■ Exercise details:
Identify each line in the material below that contains the string "crop", treating uppercase and lowercase as different, and copy those lines.

Image-linked spatial questions:
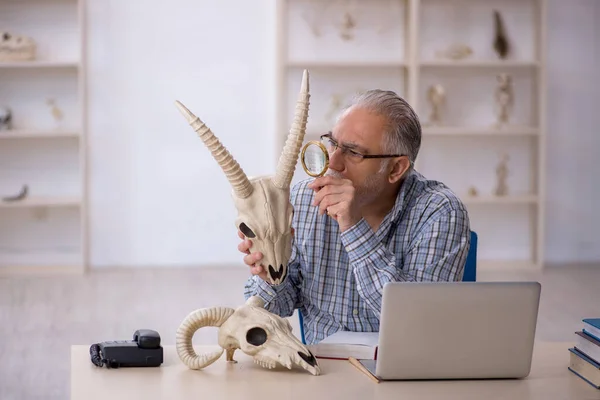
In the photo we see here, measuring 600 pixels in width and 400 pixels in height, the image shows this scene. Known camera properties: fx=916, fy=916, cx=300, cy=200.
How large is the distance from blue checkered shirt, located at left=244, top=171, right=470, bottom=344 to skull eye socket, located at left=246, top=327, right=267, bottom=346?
0.36m

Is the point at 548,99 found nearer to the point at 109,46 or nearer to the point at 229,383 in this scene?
the point at 109,46

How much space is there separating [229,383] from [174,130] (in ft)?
14.4

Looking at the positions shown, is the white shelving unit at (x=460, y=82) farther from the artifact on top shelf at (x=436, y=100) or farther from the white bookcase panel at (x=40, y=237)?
the white bookcase panel at (x=40, y=237)

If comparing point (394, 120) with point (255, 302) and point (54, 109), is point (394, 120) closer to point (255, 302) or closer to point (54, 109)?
point (255, 302)

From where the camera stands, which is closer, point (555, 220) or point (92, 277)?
point (92, 277)

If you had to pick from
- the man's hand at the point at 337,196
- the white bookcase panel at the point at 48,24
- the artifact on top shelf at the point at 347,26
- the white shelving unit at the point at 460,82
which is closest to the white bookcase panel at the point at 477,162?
the white shelving unit at the point at 460,82

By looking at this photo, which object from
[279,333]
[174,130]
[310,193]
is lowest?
[279,333]

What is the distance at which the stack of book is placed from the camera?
1.89 meters

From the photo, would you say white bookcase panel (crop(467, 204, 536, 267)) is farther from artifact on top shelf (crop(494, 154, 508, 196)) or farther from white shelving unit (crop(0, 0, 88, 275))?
white shelving unit (crop(0, 0, 88, 275))

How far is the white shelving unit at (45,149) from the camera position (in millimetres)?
5914

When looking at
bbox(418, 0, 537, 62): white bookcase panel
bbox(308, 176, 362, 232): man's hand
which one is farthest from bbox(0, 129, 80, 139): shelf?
bbox(308, 176, 362, 232): man's hand

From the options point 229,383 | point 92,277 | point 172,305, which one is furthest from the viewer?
point 92,277

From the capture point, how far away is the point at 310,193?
2.54 metres

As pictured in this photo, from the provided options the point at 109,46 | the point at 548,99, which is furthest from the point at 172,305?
the point at 548,99
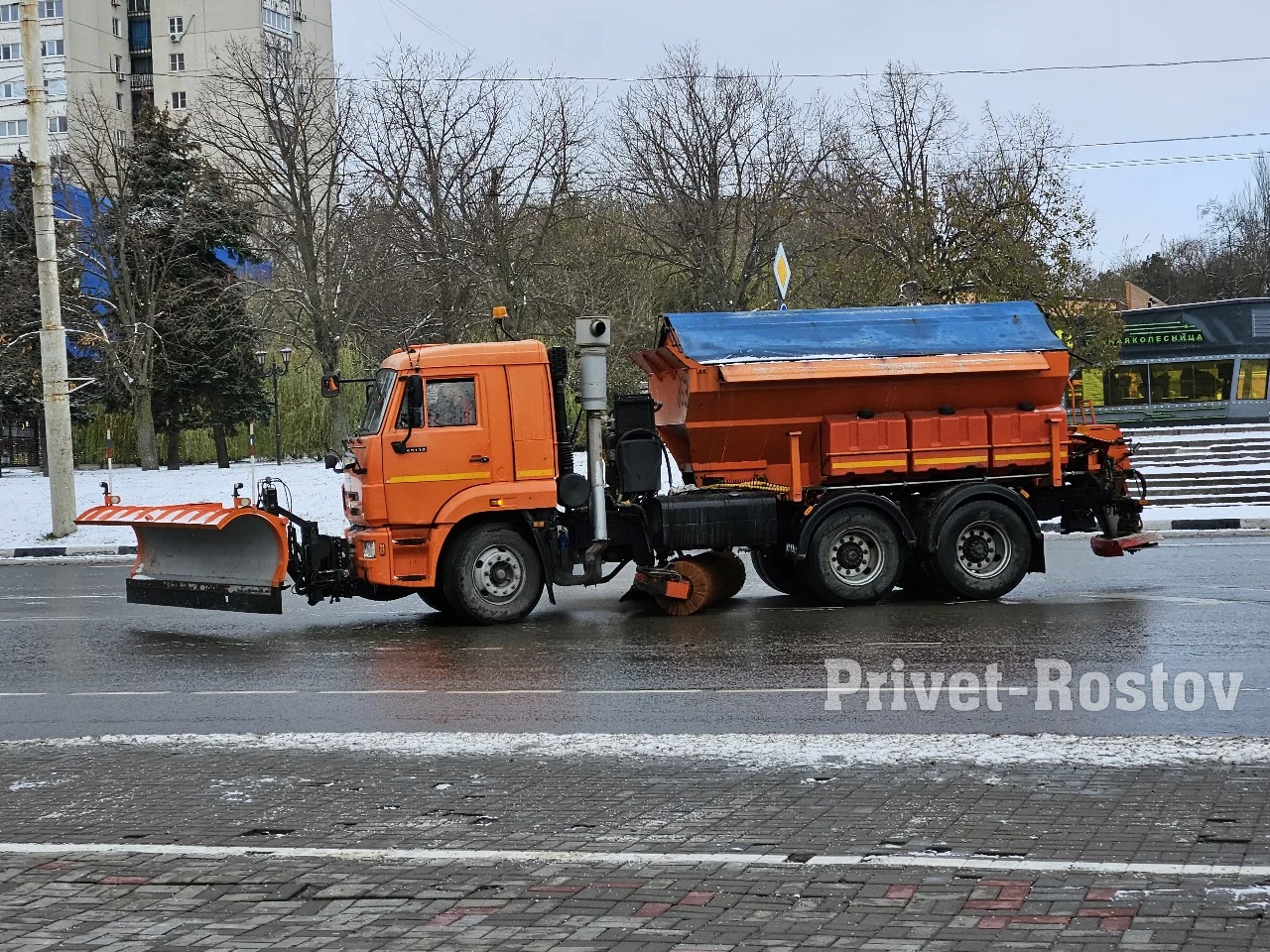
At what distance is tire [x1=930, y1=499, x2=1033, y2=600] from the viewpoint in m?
14.4

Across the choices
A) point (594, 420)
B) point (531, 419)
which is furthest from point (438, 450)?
point (594, 420)

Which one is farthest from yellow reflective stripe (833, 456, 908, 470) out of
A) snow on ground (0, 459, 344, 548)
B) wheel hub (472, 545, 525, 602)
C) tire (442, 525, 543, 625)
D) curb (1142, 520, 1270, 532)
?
snow on ground (0, 459, 344, 548)

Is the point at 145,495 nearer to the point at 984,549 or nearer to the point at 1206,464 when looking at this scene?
the point at 1206,464

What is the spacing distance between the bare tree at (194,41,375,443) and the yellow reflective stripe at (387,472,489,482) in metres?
23.4

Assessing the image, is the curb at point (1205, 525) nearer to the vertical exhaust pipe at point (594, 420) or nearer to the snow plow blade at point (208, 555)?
the vertical exhaust pipe at point (594, 420)

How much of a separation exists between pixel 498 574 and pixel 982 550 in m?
4.74

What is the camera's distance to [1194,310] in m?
48.0

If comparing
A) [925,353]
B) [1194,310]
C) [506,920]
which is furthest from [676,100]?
[506,920]

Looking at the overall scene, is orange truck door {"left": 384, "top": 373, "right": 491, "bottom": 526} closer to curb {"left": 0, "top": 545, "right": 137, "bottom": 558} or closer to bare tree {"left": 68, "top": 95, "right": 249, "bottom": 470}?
curb {"left": 0, "top": 545, "right": 137, "bottom": 558}

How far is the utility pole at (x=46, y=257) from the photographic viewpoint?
2478 cm

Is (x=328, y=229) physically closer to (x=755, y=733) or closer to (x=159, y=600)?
(x=159, y=600)

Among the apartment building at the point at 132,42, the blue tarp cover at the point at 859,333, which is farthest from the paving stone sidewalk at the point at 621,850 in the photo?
the apartment building at the point at 132,42

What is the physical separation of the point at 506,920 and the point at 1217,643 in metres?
7.79

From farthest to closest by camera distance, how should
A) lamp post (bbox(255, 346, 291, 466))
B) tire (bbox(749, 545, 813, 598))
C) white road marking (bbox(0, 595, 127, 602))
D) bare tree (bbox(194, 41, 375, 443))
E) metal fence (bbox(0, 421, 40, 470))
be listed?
metal fence (bbox(0, 421, 40, 470)) < lamp post (bbox(255, 346, 291, 466)) < bare tree (bbox(194, 41, 375, 443)) < white road marking (bbox(0, 595, 127, 602)) < tire (bbox(749, 545, 813, 598))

■ Task response:
From the photo, would you say white bookcase panel (crop(467, 204, 536, 267)) is farther from artifact on top shelf (crop(494, 154, 508, 196)) or farther from white shelving unit (crop(0, 0, 88, 275))?
white shelving unit (crop(0, 0, 88, 275))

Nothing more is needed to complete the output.